Task details:
Return the listing verbatim, images left out.
#### Supplied information ####
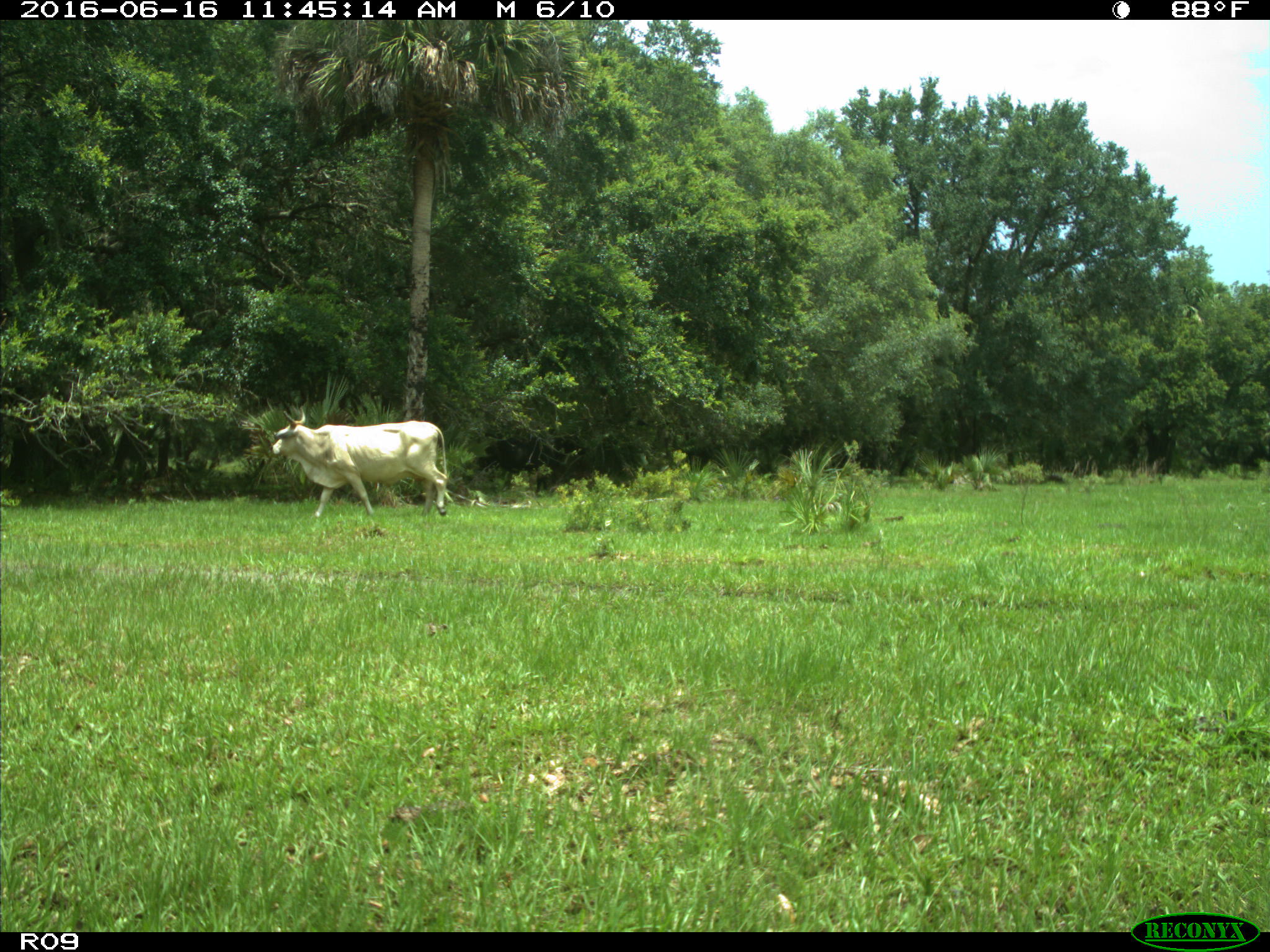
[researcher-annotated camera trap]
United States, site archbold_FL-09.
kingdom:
####
Exercise answer:
[researcher-annotated camera trap]
United States, site archbold_FL-09.
kingdom:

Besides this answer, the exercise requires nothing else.